IndicFT
fastText is a subword-aware word embedding model. It is particularly well-suited for Indian languages due to their highly agglutinative morphology. We train fastText models on our IndicNLP Corpora and evaluate them on a set of tasks to measure its performance.
Our fastText models are available for 11 Indian languages: Assamese, Bengali, English, Gujarati, Hindi, Kannada, Malayalam, Marathi, Oriya, Punjabi, Tamil, Telugu.
To use our fastText models, first download them. Next, install the fastText library:
pip3 install fasttext
and then load the models like this:
import fasttext
model = fasttext.load_model(path_to_binary_file)

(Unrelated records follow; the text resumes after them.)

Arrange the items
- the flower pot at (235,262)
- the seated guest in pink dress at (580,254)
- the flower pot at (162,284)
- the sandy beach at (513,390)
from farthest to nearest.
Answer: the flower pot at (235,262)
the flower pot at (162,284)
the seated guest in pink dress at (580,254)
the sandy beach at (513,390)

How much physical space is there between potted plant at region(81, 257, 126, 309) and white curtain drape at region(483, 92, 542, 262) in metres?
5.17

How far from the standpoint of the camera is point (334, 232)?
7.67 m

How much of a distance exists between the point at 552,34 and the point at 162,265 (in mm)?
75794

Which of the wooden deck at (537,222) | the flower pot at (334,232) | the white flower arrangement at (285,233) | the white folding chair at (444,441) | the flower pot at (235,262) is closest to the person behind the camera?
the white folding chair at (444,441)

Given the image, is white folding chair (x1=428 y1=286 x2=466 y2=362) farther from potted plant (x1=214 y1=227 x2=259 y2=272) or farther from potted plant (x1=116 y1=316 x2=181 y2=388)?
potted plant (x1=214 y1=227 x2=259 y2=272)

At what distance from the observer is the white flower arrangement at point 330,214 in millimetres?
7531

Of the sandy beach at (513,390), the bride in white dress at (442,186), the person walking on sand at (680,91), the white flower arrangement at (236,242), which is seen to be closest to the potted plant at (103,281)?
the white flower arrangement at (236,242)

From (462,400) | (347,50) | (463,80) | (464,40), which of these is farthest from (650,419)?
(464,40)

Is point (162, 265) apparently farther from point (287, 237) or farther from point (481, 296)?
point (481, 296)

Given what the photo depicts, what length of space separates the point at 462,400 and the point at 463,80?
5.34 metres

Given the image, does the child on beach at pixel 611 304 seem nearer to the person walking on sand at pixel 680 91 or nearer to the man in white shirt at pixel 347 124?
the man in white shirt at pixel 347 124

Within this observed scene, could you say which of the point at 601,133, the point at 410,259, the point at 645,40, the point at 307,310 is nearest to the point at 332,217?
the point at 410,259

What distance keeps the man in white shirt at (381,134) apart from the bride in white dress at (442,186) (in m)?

For instructions on how to use these models, please refer to the official fastText documentation
| Language | as | pa | hi | bn | or | gu | mr | kn | te | ml | ta |
|---|---|---|---|---|---|---|---|---|---|---|---|
| Vectors | link | link | link | link | link | link | link | link | link | link | link |
| Model | link | link | link | link | link | link | link | link | link | link | link |
For a full results of evaluation, check our paper. Here, we show some of the evaluations.
| Language | fastText wiki | fastText wiki+CC | Indic fastText |
|---|---|---|---|
| pa | 0.467 | 0.384 | 0.445 |
| hi | 0.575 | 0.551 | 0.598 |
| gu | 0.507 | 0.521 | 0.600 |
| mr | 0.497 | 0.544 | 0.509 |
| te | 0.559 | 0.543 | 0.578 |
| ta | 0.439 | 0.438 | 0.422 |
| Average | 0.507 | 0.497 | 0.525 |
| Language | fastText wiki | fastText wiki+CC | Indic fastText |
|---|---|---|---|
| pa | 97.12 | 95.53 | 96.47 |
| bn | 96.57 | 97.57 | 97.71 |
| or | 94.80 | 96.20 | 98.43 |
| gu | 95.12 | 94.63 | 99.02 |
| mr | 96.44 | 97.07 | 99.37 |
| kn | 95.93 | 96.53 | 97.43 |
| te | 98.67 | 98.08 | 99.17 |
| ml | 89.02 | 89.18 | 92.83 |
| ta | 95.99 | 95.90 | 97.26 |
| Average | 95.52 | 95.63 | 97.52 |
If you are using IndicFT, please cite the following paper:
@inproceedings{kakwani2020indicnlpsuite,
title={{IndicNLPSuite: Monolingual Corpora, Evaluation Benchmarks and Pre-trained Multilingual Language Models for Indian Languages}},
author={Divyanshu Kakwani and Anoop Kunchukuttan and Satish Golla and Gokul N.C. and Avik Bhattacharyya and Mitesh M. Khapra and Pratyush Kumar},
year={2020},
booktitle={Findings of EMNLP},
}
The IndicFT embeddings are released under the MIT License.